Quote every line of the material below word for word, but leave the pictures out.

▸ Working data

========

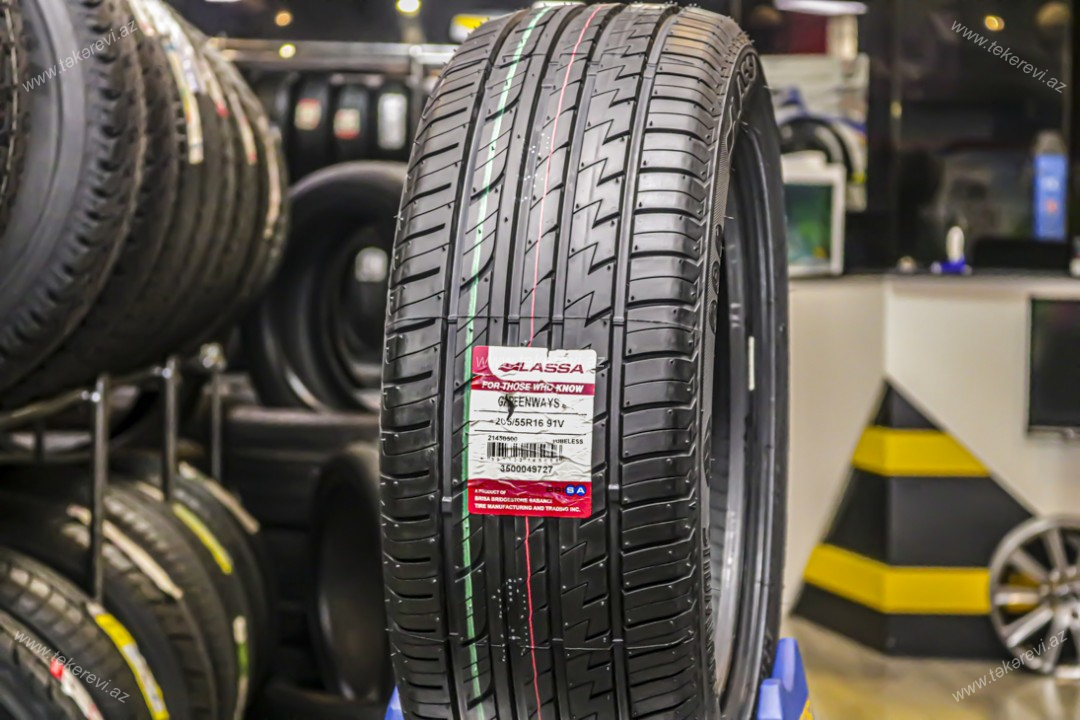 LASSA Greenways 205/55R16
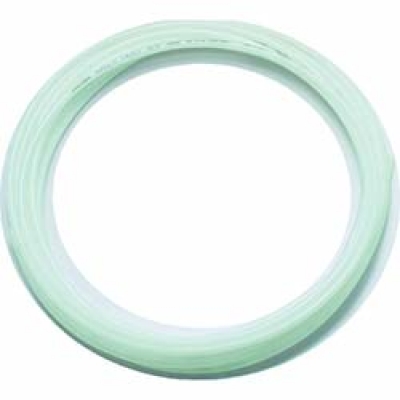 日本中山 TRUSCO  TEN-8-10-W ＴＲＵＳＣＯ　ポリウレタンチューブ　８Ｘ５．０ｍｍ　１０ｍ巻　ホワイト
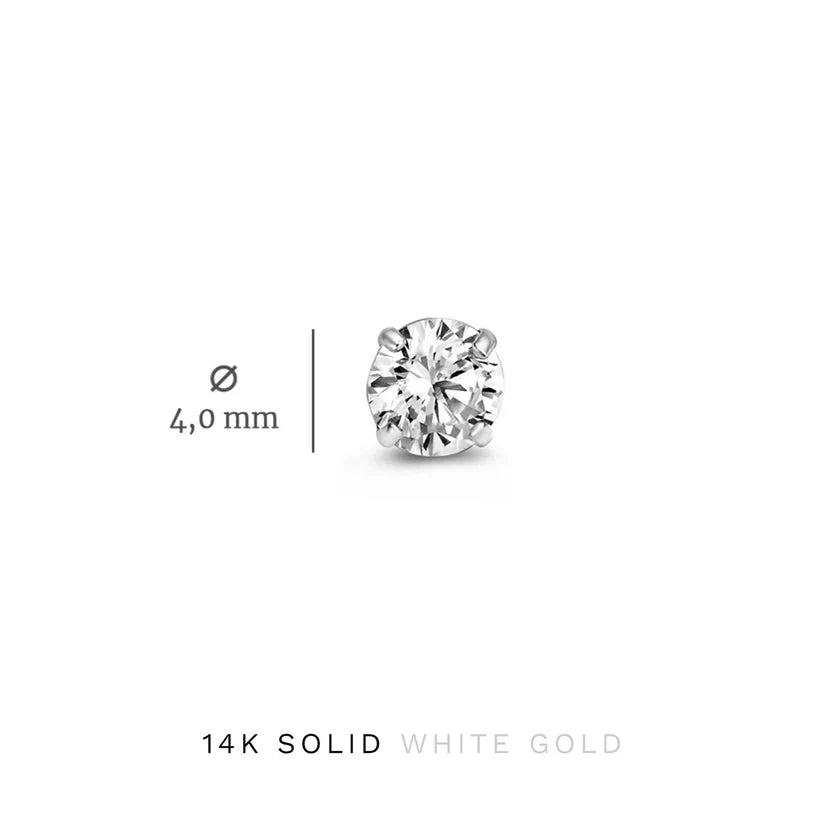 Dara Brilliant Stone Earrings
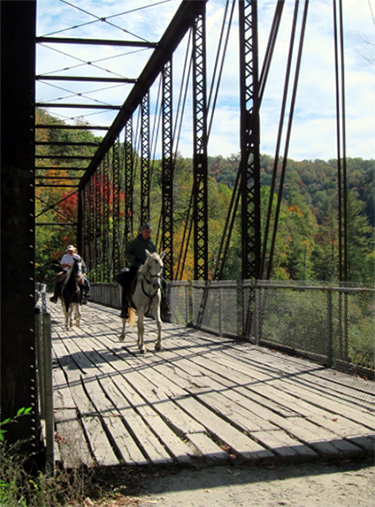 big south fork bridge tennessee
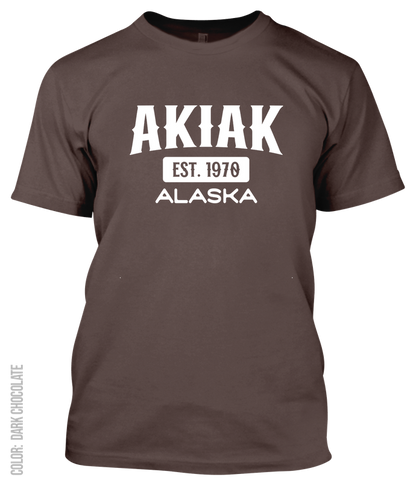 Akiak, Alaska Signature T-Shirt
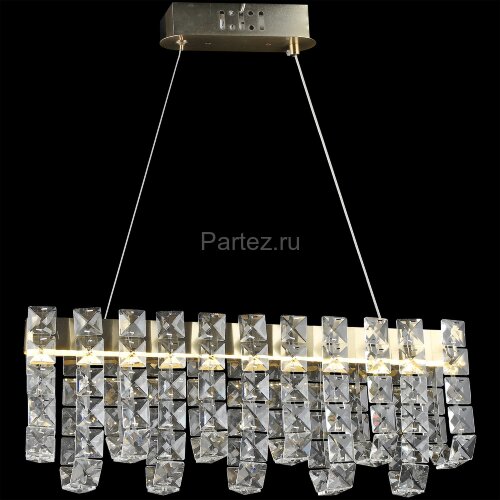 Подвесная люстра Reluce 02600-0.4-40W LED COP+CH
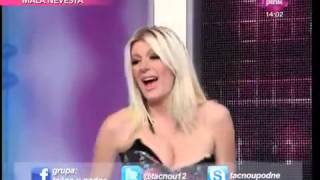 Viki Miljkovic  Rumba  Tacno u podne  TV Pink 2012 [upl. by Allerym]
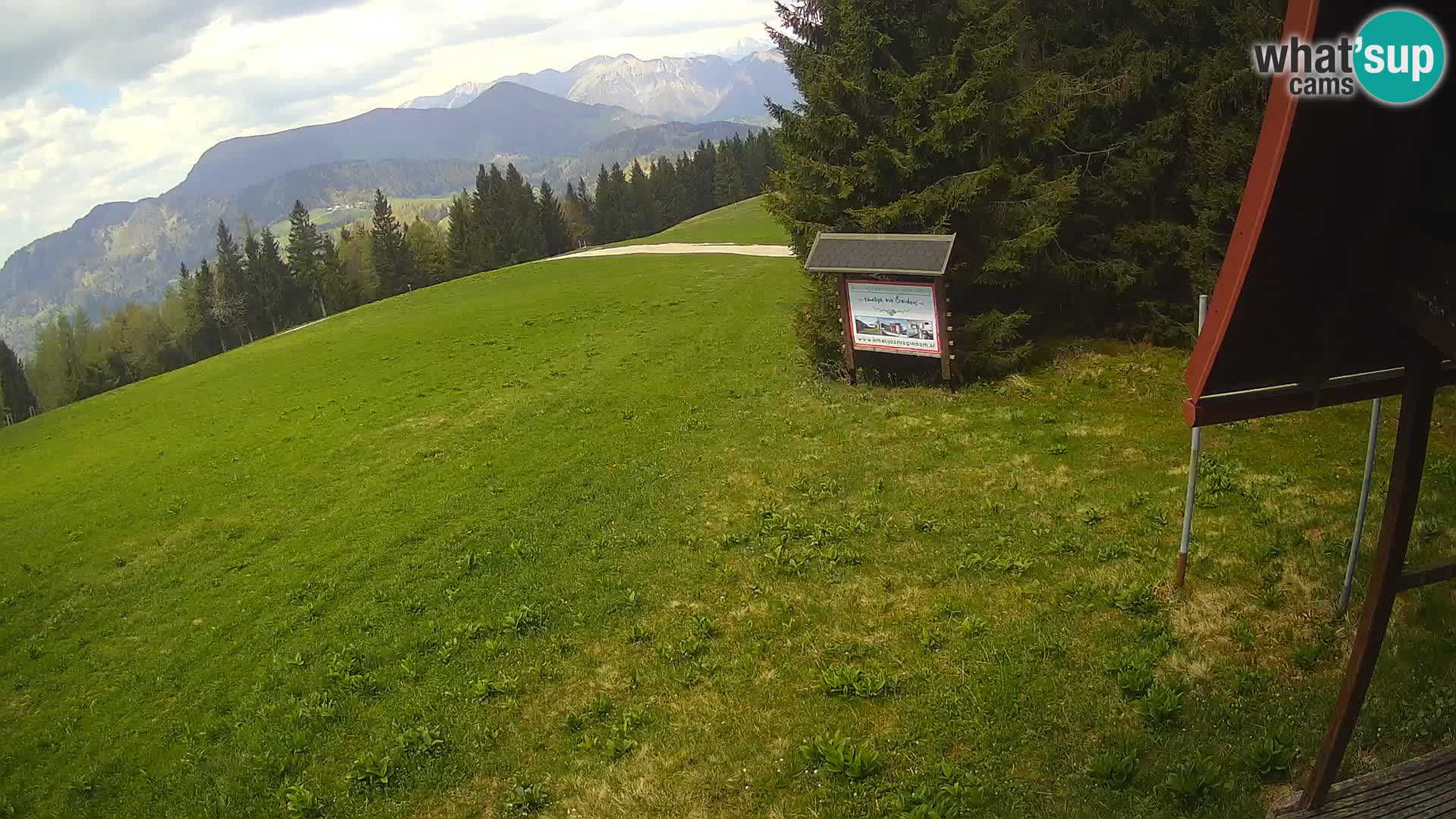 Skischule Novinar – Webcam Skigebiet Cerkno – Slowenien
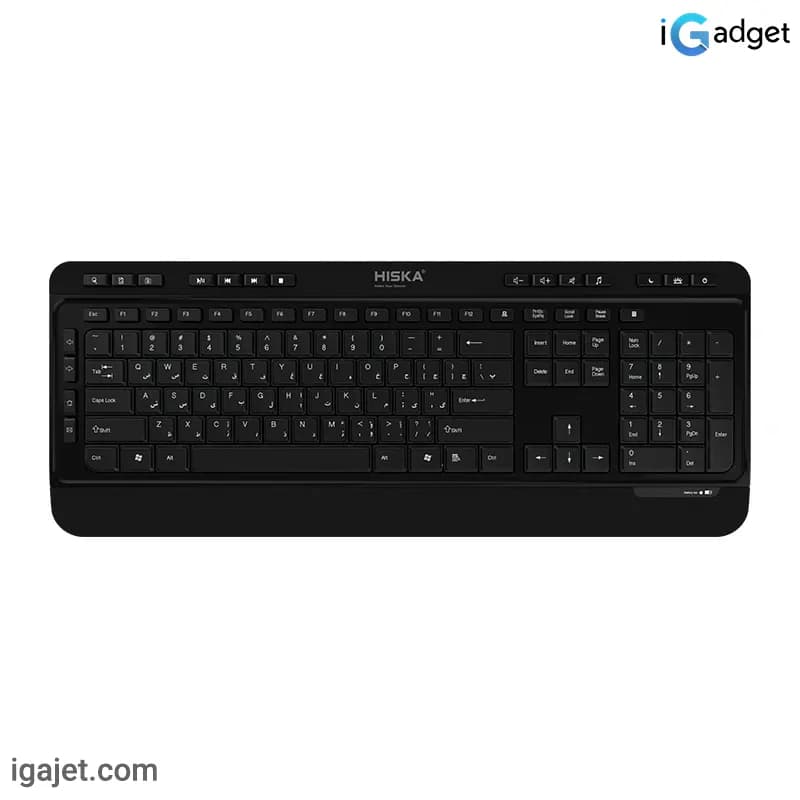 کیبورد هیسکا مدل HX-KE235 — تصویر ۲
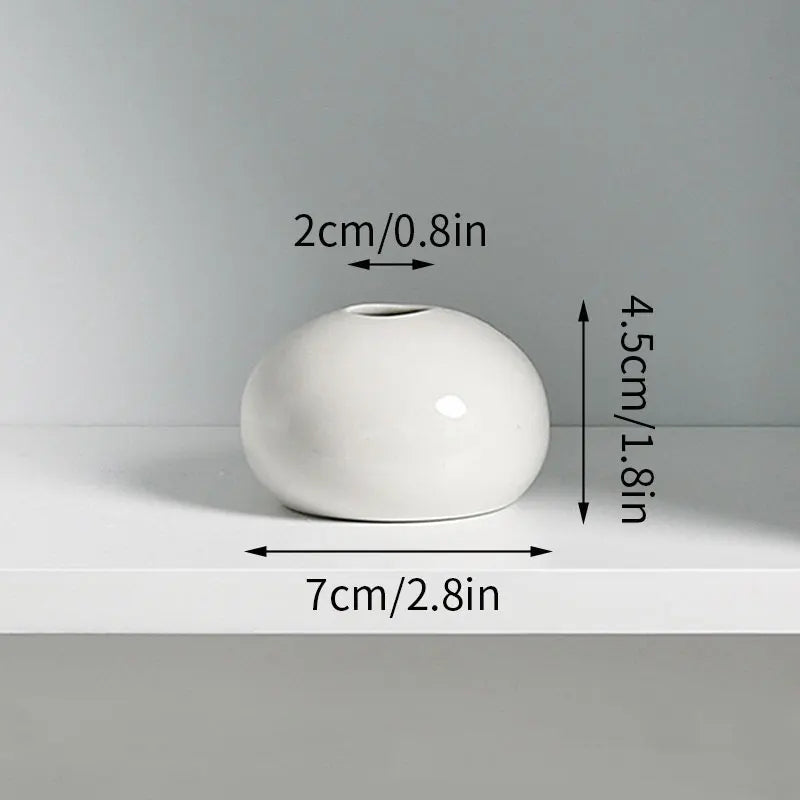 Glazed Colour Bud Vase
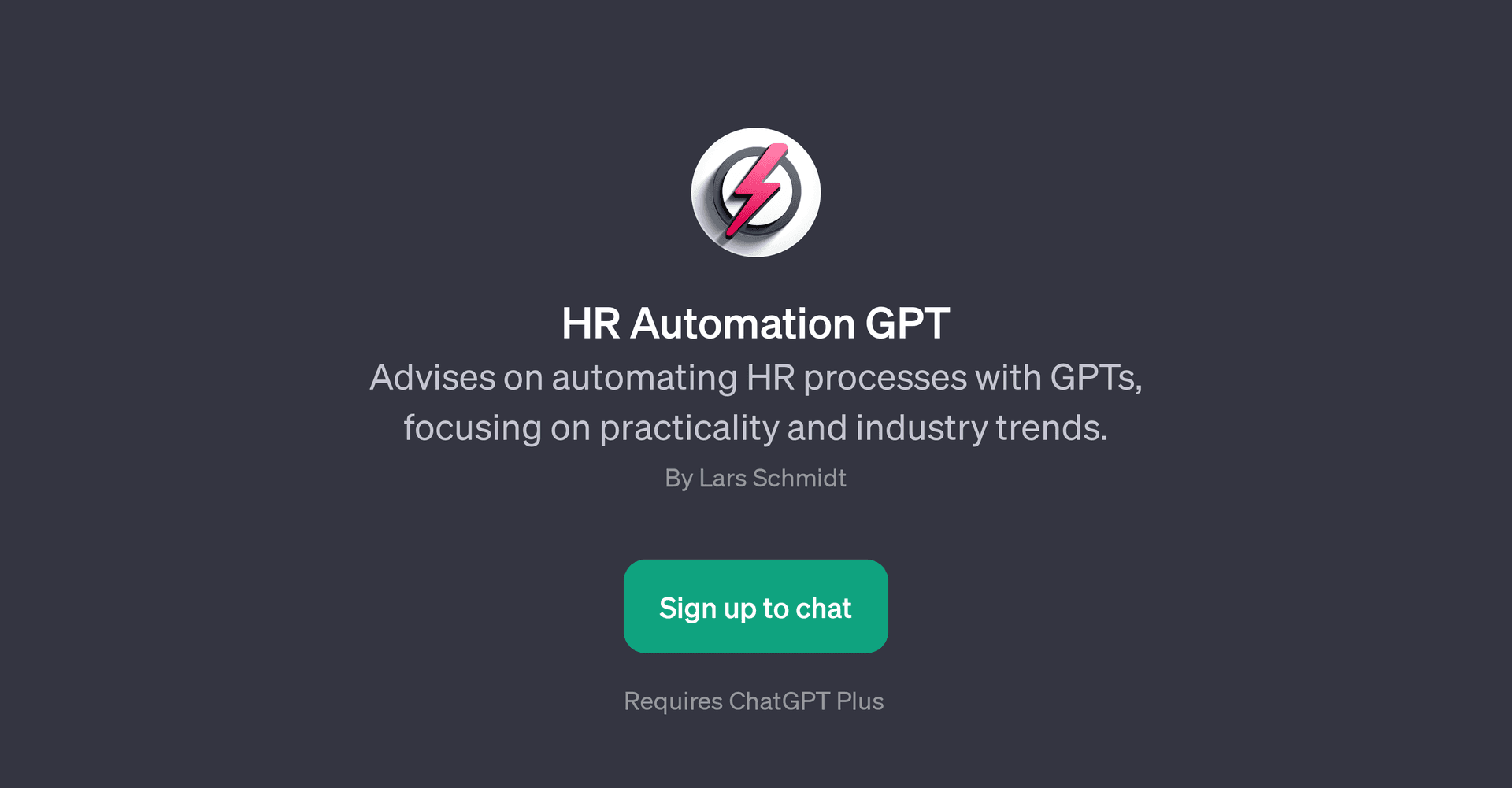 HR Automation GPT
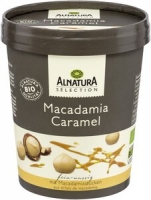 Alnatura Alnatura Sélection Macadamia Caramel Eiscreme (TK)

========

▸ Written response
 LASSA Greenways 205/55R16
 日本中山 TRUSCO  TEN-8-10-W ＴＲＵＳＣＯ　ポリウレタンチューブ　８Ｘ５．０ｍｍ　１０ｍ巻　ホワイト
 Dara Brilliant Stone Earrings
 big south fork bridge tennessee
 Akiak, Alaska Signature T-Shirt
 Подвесная люстра Reluce 02600-0.4-40W LED COP+CH
 Viki Miljkovic  Rumba  Tacno u podne  TV Pink 2012 [upl. by Allerym]
 Skischule Novinar – Webcam Skigebiet Cerkno – Slowenien
 کیبورد هیسکا مدل HX-KE235 — تصویر ۲
 Glazed Colour Bud Vase
 HR Automation GPT
 Alnatura Alnatura Sélection Macadamia Caramel Eiscreme (TK)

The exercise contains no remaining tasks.